Dancing With Myself
Page 37
“One. All the experiments looked good until two months ago.
“Two. We have not changed the form of the organism in that period.” He looked up. “Is that true, Alison? What about the DNA in the template?”
“Unchanged. We’ve used my DNA as the template in every experiment.”
“OK. Three. In all failed experiments, the actual energy used is consistent with all the molecular comparisons being made, but with no replacements along the DNA molecule.
“Four. When we use samples that have been in our tissue bank for a couple of months, the experiments still work.
“Five. When we use samples that have entered the bank more recently, the experiments usually fail.
“Six. The exception to that statement occurs when the recent tissue came from visitors to the lab. Then the experiment works. Jesus. Are you sure of that?”

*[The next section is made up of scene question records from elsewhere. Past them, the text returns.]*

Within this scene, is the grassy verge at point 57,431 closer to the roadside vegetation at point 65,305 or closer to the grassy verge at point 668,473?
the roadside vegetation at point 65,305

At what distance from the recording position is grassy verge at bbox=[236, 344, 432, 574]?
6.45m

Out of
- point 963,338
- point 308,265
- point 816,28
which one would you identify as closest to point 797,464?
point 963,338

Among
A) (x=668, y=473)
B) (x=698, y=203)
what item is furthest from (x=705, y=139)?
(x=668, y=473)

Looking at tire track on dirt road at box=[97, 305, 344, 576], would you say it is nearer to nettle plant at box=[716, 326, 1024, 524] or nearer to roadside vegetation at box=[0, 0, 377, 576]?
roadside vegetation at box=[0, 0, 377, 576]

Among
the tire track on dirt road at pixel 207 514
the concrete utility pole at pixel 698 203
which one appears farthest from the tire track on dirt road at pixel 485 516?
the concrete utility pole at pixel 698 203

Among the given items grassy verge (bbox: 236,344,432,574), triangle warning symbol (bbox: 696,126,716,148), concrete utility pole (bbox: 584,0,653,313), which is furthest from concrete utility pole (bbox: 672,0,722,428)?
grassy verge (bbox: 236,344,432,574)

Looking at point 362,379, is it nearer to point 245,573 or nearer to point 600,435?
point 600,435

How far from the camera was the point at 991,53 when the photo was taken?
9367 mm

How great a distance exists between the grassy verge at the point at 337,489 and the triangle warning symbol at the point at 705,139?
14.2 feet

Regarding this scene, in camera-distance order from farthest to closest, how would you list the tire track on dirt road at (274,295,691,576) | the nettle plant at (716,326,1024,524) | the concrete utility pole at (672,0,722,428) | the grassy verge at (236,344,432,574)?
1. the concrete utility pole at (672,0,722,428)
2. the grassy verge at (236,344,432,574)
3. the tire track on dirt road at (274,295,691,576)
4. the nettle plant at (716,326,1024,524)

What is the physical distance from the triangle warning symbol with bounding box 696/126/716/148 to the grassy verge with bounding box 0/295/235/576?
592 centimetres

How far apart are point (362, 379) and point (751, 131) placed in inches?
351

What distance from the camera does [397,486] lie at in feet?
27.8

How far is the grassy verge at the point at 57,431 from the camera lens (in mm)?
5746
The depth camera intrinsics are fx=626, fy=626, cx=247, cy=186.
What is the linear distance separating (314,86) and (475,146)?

“Positive. I’ll show you the output.”
He shook his head, put down my sheet of paper, and picked up his Pepsi. Amazingly, he had left his sandwich half-uneaten. For the next two minutes he sucked in silence on his straw. I knew enough not to interrupt. One look from Oscar was enough to break most pieces of experimental equipment, but he was a top-notch theorist.
At last he put down his cup, rubbed his hands absentmindedly on his napkin and then on his trousers, and said: “You know, I’ve been assuming that the experiments didn’t work because there was insufficient energy available to make the DNA conversion to the template form.”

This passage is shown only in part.